▶ _Task set_
- A) Summarize the article on forming a battalion in two sentences.
- B) According to the article on forming a battalion, where does the color guard stand within the color company?
- C) Carry on the article on forming a battalion from the point where it stops.

[start of Text passage]

By Austin Williams, 5th VA Co. A
Before a reenactor infantry battalion can be marched the drill field or battlefield, its various component companies must first be formed into a cohesive single unit. Soldiers during the Civil War likely formed their battalions thousands of times over the course of their service, rendering it a habitual action after only a short time. However, reenacting battalions are frequently comprised of companies with little experience drilling together as a single battalion. It is therefore important for reenactors, particularly those filling the roles of company officers and non-commissioned officers, to understand the principles of forming the battalion and their role in this foundational evolution before advancing onto other evolutions of the infantry battalion.
Unfortunately, several period drill manuals say little about how a battalion is formed. Hardee’s drill manual, used by so many reenactor units, opens its School of the Battalion by stating only:
“The color-company will generally be designated as the directing company. That, as soon as formed, will be placed on the direction the colonel may have determined for the line of battle. The other companies will form on it, to the right and left, on the principles of successive formations which will be herein prescribed.”(1)
Thankfully, as with several other maneuvers so basic that other period manuals don’t cover them in detail, Major William Gilham’s 1861 manual for volunteers and militia goes through this maneuver step by step. Gilham’s description is consistent with Hardee’s instructions to follow the principles of successive formations, suggesting that Gilham is a solid foundation upon which to build our understanding of how to form a battalion regardless of the specific drill manual being used by a battalion. The following is derived from Gilham’s manual unless specified otherwise. (2)
Prior to the formation of the battalion, company officers and NCOs form their companies at their company’s individual company streets. Upon the adjutant’s call, each company commander will march his company to the location designated to form the battalion. The color company should be the first company formed, with the color guard on the company’s left flank marking the center of the desired battalion line. Battalion officers will place two markers to designate where they wish the color company to form, with one marker in front of the right corporal of the color guard and the other approximately where the right flank of the color company would rest, facing towards the first marker. The color company is halted by its captain three paces behind these markers and then dressed to the line of markers by its captain with the command Left—DRESS. Note that the captain stands on the left flank of his company for this order, which will be discussed in further detail later in this article. Gilham’s has no further instructions for the color company, but Hardee’s instruction to follow the principles of successive formations suggests that the captain of the color company (and those which follow) should order Support—ARMS after the company that forms after it is properly dressed.
Figure 1. Immediately following the order Left—DRESS by the captain of the color company. (3)
The company to the left of the colors forms next. Its captain marches the company to the left of the color company and three paces behind their line. The company’s second sergeant is then placed in line with, and facing towards, the original two markers, roughly in front of the three left files of his company. The battalion Adjutant assists with aligning the second sergeant. The captain then places himself to the left of the color company and orders Right—DRESS. As mentioned above, after this captain commands Front, the captain of the color company orders Support—ARMS for his company.
Figure 2. Just prior to the order Right—DRESS by the captain of the company to the left of the colors.

[end of Text passage]
[start of Records shown]

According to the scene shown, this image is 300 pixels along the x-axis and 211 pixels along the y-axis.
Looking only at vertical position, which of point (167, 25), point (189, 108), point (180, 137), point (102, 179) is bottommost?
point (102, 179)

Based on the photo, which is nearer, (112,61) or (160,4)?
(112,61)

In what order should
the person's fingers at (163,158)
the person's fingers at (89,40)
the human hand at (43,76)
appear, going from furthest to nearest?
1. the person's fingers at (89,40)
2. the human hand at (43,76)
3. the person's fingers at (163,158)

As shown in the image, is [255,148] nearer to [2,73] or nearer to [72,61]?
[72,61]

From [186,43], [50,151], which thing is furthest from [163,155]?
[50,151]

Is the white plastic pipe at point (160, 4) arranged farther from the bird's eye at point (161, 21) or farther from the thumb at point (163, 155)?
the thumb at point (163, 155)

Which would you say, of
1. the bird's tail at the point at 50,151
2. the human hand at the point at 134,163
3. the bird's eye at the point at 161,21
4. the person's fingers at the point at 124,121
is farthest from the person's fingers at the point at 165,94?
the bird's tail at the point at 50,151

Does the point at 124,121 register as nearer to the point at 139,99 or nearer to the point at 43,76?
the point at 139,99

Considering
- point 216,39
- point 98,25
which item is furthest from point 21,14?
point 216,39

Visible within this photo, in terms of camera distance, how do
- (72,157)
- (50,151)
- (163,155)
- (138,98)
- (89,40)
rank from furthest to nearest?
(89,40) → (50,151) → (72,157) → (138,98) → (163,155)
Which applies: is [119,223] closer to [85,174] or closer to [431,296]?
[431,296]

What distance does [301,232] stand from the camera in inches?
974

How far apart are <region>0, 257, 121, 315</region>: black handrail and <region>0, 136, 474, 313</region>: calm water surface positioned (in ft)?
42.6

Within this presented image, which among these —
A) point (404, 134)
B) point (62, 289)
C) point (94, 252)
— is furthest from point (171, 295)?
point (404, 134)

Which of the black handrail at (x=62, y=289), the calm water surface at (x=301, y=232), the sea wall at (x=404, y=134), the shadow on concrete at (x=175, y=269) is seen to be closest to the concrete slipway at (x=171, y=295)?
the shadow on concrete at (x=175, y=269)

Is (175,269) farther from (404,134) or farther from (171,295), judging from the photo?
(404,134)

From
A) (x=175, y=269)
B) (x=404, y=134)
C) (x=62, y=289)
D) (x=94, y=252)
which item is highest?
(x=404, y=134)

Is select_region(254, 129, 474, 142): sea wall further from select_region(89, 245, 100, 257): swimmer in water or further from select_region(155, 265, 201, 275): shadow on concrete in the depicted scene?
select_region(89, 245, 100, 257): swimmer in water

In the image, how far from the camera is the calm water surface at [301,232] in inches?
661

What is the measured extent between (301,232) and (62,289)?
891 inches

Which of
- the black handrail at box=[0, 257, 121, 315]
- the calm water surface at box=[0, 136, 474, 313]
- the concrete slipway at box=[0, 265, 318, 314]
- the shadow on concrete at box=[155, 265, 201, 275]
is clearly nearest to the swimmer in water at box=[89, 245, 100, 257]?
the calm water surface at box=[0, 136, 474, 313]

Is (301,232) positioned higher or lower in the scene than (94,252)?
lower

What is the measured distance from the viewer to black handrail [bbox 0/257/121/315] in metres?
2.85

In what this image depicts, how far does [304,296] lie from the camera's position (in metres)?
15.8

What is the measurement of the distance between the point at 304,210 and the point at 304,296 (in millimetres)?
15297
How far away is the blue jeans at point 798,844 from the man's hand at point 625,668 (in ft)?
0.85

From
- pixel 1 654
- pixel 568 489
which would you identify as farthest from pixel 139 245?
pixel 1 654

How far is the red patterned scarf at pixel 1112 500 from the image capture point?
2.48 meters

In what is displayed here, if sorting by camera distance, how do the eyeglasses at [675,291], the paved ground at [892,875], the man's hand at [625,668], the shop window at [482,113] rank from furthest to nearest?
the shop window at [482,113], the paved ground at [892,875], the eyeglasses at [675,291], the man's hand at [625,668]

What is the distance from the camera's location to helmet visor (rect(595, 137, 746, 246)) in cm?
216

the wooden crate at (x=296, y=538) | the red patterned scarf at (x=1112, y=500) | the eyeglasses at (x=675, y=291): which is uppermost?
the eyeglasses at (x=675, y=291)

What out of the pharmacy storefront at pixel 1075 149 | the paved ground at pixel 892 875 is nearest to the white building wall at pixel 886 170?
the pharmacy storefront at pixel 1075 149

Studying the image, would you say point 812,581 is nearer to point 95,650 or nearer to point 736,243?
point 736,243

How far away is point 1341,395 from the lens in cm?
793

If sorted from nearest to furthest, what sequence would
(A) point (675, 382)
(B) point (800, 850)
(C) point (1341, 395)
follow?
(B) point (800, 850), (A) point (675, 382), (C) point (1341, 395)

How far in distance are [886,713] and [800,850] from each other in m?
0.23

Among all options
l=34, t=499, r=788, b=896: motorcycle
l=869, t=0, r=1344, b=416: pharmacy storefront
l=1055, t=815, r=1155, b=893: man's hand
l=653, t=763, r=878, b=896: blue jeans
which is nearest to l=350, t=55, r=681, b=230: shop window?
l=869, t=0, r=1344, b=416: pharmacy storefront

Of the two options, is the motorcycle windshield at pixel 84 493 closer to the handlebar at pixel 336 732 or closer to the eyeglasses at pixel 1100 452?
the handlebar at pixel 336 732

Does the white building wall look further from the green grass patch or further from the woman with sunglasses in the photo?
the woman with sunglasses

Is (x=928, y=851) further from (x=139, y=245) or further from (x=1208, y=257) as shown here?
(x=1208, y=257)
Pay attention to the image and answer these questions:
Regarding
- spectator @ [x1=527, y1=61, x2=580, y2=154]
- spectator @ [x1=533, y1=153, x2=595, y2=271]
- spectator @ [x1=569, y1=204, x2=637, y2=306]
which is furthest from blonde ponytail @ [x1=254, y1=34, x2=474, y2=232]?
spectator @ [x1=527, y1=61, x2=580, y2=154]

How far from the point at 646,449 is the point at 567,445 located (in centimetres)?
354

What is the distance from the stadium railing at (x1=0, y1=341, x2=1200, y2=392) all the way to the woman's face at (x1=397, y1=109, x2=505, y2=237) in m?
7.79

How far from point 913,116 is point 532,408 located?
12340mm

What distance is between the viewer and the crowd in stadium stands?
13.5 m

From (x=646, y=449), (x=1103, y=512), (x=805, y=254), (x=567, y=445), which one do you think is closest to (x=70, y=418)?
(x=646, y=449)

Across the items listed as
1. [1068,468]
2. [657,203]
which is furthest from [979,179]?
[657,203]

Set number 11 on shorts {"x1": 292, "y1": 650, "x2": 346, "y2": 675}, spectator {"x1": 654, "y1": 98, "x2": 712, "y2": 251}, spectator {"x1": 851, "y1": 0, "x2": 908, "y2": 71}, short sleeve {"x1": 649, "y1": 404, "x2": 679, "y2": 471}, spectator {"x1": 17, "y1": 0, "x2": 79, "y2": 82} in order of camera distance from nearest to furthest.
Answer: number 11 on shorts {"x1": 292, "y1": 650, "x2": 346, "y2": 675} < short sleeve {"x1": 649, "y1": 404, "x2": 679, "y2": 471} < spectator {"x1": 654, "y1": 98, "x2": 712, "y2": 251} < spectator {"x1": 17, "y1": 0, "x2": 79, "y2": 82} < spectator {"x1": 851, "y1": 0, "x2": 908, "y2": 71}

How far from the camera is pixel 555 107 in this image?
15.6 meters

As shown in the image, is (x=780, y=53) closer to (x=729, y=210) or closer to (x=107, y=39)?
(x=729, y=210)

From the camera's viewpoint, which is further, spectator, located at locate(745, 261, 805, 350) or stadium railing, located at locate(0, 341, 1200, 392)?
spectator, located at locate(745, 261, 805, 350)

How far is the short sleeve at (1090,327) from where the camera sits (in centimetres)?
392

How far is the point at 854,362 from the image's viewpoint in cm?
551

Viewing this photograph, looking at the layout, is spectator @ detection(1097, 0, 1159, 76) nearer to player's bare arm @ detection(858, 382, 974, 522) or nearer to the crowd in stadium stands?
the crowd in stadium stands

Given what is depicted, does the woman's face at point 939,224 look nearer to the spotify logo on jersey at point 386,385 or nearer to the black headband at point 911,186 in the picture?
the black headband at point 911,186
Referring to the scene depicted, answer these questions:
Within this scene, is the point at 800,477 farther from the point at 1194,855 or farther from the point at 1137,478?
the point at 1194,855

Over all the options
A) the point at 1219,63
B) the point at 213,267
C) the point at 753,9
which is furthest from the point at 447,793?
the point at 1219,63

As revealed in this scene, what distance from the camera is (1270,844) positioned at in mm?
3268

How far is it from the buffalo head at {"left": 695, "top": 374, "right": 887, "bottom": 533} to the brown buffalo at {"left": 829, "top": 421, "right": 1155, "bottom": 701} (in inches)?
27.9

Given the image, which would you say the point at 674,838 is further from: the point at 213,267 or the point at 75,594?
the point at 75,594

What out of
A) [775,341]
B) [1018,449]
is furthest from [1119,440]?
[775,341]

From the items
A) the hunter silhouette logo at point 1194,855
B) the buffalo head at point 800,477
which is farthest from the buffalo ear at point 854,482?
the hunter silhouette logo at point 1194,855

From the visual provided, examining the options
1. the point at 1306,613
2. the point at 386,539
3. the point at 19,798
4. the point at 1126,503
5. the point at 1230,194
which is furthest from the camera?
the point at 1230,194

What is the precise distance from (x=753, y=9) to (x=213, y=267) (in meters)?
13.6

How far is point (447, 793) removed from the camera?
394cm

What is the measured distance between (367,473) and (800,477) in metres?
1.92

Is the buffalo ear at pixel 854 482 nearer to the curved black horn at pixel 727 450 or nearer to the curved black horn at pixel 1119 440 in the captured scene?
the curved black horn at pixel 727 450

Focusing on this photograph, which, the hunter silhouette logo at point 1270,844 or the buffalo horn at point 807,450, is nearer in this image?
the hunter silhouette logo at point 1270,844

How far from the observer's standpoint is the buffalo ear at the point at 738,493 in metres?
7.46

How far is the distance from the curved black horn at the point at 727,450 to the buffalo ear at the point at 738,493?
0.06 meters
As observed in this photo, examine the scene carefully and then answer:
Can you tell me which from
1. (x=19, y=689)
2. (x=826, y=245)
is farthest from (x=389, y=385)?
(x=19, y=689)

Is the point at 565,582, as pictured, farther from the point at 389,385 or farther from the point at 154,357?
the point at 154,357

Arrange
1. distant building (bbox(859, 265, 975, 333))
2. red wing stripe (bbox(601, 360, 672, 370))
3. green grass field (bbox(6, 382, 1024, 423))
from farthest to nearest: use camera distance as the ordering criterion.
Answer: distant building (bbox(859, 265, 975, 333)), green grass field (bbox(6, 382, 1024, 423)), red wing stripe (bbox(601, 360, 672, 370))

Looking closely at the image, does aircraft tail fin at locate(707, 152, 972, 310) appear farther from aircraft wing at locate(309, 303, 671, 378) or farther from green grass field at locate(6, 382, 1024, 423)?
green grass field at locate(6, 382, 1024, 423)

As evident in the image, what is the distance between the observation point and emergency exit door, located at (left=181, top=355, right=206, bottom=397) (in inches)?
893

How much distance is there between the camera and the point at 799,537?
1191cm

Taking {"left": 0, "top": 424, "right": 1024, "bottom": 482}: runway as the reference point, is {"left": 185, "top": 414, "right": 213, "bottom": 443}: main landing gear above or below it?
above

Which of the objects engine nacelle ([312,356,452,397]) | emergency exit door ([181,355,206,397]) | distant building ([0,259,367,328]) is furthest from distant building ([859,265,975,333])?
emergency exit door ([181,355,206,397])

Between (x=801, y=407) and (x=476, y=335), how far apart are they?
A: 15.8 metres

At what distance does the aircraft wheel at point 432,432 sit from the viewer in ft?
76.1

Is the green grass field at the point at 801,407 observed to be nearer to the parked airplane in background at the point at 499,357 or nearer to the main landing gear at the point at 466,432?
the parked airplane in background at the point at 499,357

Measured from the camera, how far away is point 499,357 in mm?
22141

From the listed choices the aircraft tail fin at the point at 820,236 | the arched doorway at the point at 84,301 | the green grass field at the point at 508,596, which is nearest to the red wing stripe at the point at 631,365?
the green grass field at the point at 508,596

[end of Records shown]

▶ _Answers to the exercises_
- A) Because reenactor battalions are often made up of companies with little experience drilling together, officers and NCOs need to understand how a battalion is formed before moving on to other evolutions. Since Hardee's manual says little on the subject, the article follows Gilham's 1861 manual, in which the color company forms first on two markers and dresses left, and the company to its left then forms three paces behind the line and dresses right.

- B) The color guard stands on the color company's left flank, marking the center of the desired battalion line.

- C)
Of note, the captain of the color company stood on the left of his company to order them to dress to the left, while the captain of the company to the left of the color company stands on the right of his company to dress them to the right. These two captains must therefore occupy the same captain’s interval, since the captain of the color company will return to his usual spot on the right of his company only once the battalion is fully formed. Gilham does not address this issue. The solution, as laid out in Dominic Dal Bello’s excellent modern manual Parade, Inspection, and Basic Evolutions of the Infantry Battalion, is for the captain of the color company to move to the rear rank of the captain’s interval (to the position which would normally be a first sergeant) when the company to his left arrives at the battalion front. (4) Additionally, despite widespread and incorrect reenactor practice, the color company’s second sergeant is not posted on the left flank of the color company. His proper post is in the rank of file closers.
Figure 3. Just prior to the order Left—DRESS by the captain of the company to the left of the colors.
Next, the company to the right of the color company forms. Its captain marches his company to the right of the color company, halting them three paces to the rear of the forming battalion line. The company’s first sergeant then joins the line of markers, facing towards the colors and roughly aligned with the right three files of the company. The battalion Sergeant Major assists with aligning the first sergeant. The company’s captain then places himself to the right of the color company and orders Left—DRESS, aligning his company into the battalion front. After the captain of this company orders Front, the captain of the company to the left of the color company orders Support—ARMS.
All subsequent companies continue to form using these principles, one company at a time and alternating to the left and right of the color company. Companies to the left of the colors place their second sergeant out as a guide and their captains stand on the right side of their companies. Companies to the right of the colors send their first sergeant out as a guide and their captains stand to the left of their company, in the captain’s interval of the company to their left. All guides face towards the colors. After the following company has properly dressed, the preceding company takes the position of Support—ARMS.
Figure 4. A battalion with all its companies in position, but with guides still in place.
Once the battalion is fully formed, the battalion adjutant commands Guides—POSTS, upon which all sergeants who are posted as guides will pass through the nearest captain’s interval to reach their usual spot behind their captain for first sergeants or in the rank of file closers for second sergeants (with the exception of the left flank company of the battalion, whose second sergeant stands on the left flank of the battalion as the left general guide of the battalion). Captains of companies to the right of the colors, including the captain of the color company, will move to their usual spots at the right of their companies, in front of their first sergeants. The battalion is now formed and may be inspected, drilled, or marched to battle.
Figure 5. A fully formed battalion. As this battalion has only three companies, the second sergeant of the 3rd Company serves as the left general guide of the battalion.
(1) Hardee, William J. Hardee’s Rife and Infantry Tactics for the Instruction, Exercises and Maneuvers of Riflemen and Light Infantry. New York: J.O. Kane Publisher, 1862. Title Fourth – School of the Battalion, Section 2.
(2) Gilham, William. Manual of Instruction for the Volunteers and Militia of the United States. Philadelphia: Charles Desilver, 1861. Article VI, Section 297.
(3) Please note that only three companies are shown in these diagrams for the sake of simplicity. If this battalion consisted of only three companies, the first company, rather than the second, would properly be the color company.
(4) Dal Bello, Dominic J. Parade, Inspection and Basic Evolutions of the Infantry Battalion. Santa Barbara: Army of the Pacific Press, 1998. Page 62.